The other landing team members are David Jonas, former general counsel of the National Nuclear Security Administration; William Greene, director of communications at DOE for Yucca Mountain during the George W. Bush administration; Mark Maddox, an acting assistant secretary for fossil energy at DOE during the George W. Bush administration; Travis Fisher and Daniel Simmons of the Institute for Energy Research; Martin Dannenfelser, Jr., a former staff member of the House Energy and Commerce Committee; and Kelly Mitchell, a vice chair of the Michigan Republican Party.

NASA

Christopher Shank, until recently a senior staff member for the House Science Committee, is leading the NASA transition team. SpacePolicyOnline reports that he worked on space policy issues for the committee from 2001 to 2005 before joining the NASA leadership team during the tenure of Administrator Mike Griffin. He returned to Capitol Hill in 2011 to work as deputy chief of staff for Rep. Lamar Smith (R-TX) and in 2013 rejoined the Science Committee, which Smith now chairs.

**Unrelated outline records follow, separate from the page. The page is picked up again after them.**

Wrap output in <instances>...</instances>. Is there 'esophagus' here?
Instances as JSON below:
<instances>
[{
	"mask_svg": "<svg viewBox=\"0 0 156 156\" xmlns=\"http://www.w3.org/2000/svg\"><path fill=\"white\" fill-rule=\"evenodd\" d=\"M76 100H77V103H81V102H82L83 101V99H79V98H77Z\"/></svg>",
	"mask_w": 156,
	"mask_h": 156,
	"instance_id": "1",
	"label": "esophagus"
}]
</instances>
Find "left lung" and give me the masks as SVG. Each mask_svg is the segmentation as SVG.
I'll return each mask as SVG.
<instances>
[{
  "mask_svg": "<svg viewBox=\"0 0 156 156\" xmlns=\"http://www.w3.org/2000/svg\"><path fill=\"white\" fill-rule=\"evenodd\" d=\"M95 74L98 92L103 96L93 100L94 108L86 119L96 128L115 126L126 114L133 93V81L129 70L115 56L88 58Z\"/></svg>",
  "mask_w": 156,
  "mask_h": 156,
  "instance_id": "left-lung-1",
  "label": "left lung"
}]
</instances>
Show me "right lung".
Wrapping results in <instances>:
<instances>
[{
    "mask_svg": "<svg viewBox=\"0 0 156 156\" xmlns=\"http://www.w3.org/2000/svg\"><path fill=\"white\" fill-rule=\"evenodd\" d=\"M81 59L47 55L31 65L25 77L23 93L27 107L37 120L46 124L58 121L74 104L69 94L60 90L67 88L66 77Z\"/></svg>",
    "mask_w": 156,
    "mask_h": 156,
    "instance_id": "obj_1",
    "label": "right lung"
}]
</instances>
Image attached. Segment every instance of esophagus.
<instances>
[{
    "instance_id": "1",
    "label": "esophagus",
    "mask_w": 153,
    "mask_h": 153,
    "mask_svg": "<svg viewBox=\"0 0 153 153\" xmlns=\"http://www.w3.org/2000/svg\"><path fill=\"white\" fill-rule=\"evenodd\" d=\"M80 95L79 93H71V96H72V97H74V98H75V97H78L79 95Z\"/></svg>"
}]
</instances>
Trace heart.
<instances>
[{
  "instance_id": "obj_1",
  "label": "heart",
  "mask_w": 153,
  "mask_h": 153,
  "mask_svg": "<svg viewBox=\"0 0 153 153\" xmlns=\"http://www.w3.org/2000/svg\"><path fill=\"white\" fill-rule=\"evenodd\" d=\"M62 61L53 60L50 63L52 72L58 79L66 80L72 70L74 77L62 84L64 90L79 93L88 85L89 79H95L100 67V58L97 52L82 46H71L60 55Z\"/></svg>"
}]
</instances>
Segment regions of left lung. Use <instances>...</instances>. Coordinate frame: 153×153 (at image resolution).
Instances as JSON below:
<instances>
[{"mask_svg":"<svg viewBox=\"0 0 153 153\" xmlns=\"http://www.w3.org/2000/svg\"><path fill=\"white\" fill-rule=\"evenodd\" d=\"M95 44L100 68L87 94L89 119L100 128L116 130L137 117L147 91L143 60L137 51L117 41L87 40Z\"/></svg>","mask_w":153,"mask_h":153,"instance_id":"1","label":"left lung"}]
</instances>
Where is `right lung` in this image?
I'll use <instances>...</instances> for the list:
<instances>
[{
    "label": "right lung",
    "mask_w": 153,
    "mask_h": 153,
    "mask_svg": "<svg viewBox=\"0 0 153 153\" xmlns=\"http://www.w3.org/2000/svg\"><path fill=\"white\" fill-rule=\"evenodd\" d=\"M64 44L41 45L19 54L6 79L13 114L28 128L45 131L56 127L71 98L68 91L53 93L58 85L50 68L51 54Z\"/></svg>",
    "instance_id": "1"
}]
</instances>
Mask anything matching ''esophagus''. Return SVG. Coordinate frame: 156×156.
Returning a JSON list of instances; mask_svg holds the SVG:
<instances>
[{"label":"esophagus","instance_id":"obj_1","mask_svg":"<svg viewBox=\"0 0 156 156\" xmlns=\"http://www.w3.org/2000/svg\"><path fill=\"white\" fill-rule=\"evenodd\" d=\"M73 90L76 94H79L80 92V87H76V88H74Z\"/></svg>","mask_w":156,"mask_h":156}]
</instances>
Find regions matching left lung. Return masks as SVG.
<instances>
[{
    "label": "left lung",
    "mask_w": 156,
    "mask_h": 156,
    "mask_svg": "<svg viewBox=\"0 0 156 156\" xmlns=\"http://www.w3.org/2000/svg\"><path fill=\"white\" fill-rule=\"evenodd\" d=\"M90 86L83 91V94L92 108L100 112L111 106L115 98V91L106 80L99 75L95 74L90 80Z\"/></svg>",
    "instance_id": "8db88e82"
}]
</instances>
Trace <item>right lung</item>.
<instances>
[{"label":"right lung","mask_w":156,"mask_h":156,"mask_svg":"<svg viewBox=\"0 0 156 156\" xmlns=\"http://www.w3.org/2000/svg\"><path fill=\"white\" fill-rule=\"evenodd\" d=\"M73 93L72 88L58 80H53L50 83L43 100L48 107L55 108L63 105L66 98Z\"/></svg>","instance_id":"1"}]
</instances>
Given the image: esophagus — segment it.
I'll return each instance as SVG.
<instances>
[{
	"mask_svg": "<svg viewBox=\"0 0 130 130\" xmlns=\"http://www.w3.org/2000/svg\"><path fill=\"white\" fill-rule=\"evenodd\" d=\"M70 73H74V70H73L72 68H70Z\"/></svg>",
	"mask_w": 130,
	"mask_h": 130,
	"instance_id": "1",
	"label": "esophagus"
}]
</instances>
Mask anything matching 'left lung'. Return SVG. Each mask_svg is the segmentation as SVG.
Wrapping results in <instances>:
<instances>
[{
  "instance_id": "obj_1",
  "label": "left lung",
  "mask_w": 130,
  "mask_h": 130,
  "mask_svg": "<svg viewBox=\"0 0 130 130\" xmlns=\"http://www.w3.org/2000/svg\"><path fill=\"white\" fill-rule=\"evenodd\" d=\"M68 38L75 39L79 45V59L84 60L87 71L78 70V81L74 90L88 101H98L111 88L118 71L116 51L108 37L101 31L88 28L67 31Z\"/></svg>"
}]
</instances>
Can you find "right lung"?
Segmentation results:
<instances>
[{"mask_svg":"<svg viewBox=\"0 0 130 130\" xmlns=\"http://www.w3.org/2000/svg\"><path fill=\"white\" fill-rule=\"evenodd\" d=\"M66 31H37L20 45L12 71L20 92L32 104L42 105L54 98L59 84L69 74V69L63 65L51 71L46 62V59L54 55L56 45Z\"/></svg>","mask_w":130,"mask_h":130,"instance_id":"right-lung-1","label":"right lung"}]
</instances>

On Dec. 9, the transition team announced six additions to the landing team. Among them are Jack Burns , an astrophysics professor at University of Colorado Boulder and a vice president of the American Astronomical Society (AAS), an AIP Member Society. Burns was a member of AAS’s Committee on Astronomy and Public Policy for over a decade and served multiple terms as its chair. In a 2013 candidate statement prior to being elected as an AAS vice president, he noted that during his tenure the committee had been “proactive in rallying support for [the James Webb Space Telescope], for NASA’s planetary sciences, and for the grants program at the NSF.”

The other landing team members are Sandra Magnus, a Ph.D. materials scientist who is executive director of the American Institute for Aeronautics and Astronautics; Greg Autry, an entrepreneurship professor at the University of Southern California; Steve Cook, a vice president of corporate development at Dynetics; Rodney Liesveld, a former senior policy advisor for NASA; and Jeff Waksman, a Ph.D. physicist who was a research fellow for Rep. David Schweikert (R-AZ).

Other names of note

A few other members of the agency landing teams have science policy backgrounds including—but not limited to—the following:

  • Kathy Benedetto, a geologist and former staff member of the House Natural Resources Committee, and Ned Mamula, a Ph.D. petroleum geologist and adjunct scholar at the Cato Institute, are on the landing team for the Interior Department.
  • L. Roger Mason, Jr., a senior vice president for national security programs at Noblis, is on the landing team for the Office of the Director of National Intelligence. Mason has a Ph.D. in engineering physics and has served on the National Academies’ Intelligence Community Studies Board.
  • Harlan Watson, a Ph.D. physicist who was a longtime staff member of the House Science Committee and the State Department’s top official for climate change-related negotiations during the George W. Bush administration, is on the landing team for the Environmental Protection Agency.